Technology and connectivity are fundamental parts of a family’s global relocation plan. Choosing what equipment to take, establishing what services are available, determining the best options for at-home and mobile connectivity — all of these decisions can make a critical difference in quality of life, and therefore, an assignment’s overall success.
Yet, it is very easy to overlook the fact that technology is always on the advance. Such innovation makes life easier, especially when it comes to local and global communication. But, it also affects assignees and their families — and their decisions — in new, and sometimes unanticipated, ways.
What are some of the newer technology features, and issues, of which relocating families should be aware?
There is much more to taking video games to a new country than selecting the correct power converter for a console, or choosing favorite discs. Online functionality is now the norm in video gaming, not the exception. The Internet is used to purchase, download and update games, as well as allowing players to interact. In addition, as with DVDs and players, some consoles and games are region-coded. Online availability of titles can also be region-coded.
- If a family plans to play video games in a new country, these are some of the issues they may face:
- Will the local language in the new country be a barrier in areas such as the purchase of new games, customer support, technical support, or online interaction?

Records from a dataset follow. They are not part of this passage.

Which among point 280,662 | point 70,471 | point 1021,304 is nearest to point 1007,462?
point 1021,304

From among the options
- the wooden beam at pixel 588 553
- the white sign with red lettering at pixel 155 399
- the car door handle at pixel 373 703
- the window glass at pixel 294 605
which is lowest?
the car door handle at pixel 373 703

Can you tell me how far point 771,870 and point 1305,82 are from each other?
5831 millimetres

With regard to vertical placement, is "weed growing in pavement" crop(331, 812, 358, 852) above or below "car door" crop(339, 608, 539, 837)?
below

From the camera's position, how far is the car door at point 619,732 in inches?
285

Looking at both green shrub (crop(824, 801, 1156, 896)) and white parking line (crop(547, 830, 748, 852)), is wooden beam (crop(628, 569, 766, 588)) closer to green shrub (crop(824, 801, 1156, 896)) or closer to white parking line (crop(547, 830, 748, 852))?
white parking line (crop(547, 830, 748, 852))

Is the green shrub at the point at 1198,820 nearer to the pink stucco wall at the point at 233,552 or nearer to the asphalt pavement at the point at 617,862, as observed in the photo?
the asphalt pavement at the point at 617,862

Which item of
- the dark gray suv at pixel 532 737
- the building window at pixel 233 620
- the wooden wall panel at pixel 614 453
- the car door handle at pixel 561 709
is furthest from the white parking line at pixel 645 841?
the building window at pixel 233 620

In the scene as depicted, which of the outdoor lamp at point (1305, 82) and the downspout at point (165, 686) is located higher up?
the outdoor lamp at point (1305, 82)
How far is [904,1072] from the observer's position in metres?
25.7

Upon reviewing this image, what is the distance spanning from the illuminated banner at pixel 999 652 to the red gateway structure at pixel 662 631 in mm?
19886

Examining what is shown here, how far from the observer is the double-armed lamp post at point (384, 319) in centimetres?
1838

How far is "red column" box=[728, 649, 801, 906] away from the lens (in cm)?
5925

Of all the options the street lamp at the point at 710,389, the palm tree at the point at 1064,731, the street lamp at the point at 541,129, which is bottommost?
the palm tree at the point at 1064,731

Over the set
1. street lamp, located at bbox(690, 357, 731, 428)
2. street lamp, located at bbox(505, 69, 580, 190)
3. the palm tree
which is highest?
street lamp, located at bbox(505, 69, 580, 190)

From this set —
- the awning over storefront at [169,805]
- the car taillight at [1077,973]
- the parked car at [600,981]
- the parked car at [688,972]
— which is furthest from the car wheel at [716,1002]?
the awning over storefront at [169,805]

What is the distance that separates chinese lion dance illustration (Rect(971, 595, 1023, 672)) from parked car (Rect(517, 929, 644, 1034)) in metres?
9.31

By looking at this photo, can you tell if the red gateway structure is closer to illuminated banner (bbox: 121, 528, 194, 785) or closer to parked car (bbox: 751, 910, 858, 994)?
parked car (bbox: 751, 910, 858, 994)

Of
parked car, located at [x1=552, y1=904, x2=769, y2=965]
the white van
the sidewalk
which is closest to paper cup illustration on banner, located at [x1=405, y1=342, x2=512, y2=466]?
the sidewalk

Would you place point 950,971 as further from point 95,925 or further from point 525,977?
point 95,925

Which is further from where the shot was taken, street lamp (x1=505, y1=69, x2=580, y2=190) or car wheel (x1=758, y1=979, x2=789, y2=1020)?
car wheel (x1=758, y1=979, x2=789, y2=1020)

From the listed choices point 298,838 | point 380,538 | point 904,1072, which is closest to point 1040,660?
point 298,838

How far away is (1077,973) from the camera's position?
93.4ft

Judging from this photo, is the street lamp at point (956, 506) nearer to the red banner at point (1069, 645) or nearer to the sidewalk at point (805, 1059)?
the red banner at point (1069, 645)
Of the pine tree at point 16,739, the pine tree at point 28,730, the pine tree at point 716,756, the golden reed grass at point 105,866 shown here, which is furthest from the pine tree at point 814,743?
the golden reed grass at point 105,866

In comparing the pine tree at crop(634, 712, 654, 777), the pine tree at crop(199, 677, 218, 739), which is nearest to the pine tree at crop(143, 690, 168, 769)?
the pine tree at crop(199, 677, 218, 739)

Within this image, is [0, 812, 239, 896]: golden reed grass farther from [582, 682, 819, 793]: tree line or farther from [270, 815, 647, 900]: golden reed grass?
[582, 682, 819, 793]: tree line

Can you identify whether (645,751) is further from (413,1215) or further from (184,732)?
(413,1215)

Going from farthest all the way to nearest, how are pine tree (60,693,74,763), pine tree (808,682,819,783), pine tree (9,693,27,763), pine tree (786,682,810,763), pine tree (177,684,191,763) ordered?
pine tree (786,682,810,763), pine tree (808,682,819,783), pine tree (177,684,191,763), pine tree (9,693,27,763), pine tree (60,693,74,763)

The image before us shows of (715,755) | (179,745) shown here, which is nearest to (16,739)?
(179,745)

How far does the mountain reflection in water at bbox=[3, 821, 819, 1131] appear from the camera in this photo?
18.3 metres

- Are online gaming services, such as XBOX LIVE, PSN, or Steam, available in the new country? If so, are there any account, hardware, or setup changes that must take place in advance of arrival?
- What options are available for gaming subscription payment in the new country? Are certain forms of payment more secure than others? Is it advantageous to purchase an extended subscription prior to departure?
- Do home Internet subscriptions in the new country support technical specifications for online games?
- Does the new country limit the importation of video games due to format or content?
- Are hardware technical support and upgrades available in the new country?
Media streaming services
Internet speed increases and line improvements have brought films, television shows, and telephone service online. In some locations, users can choose to rely exclusively on the Internet for them. This can offer cost savings, as well as a great deal of convenience.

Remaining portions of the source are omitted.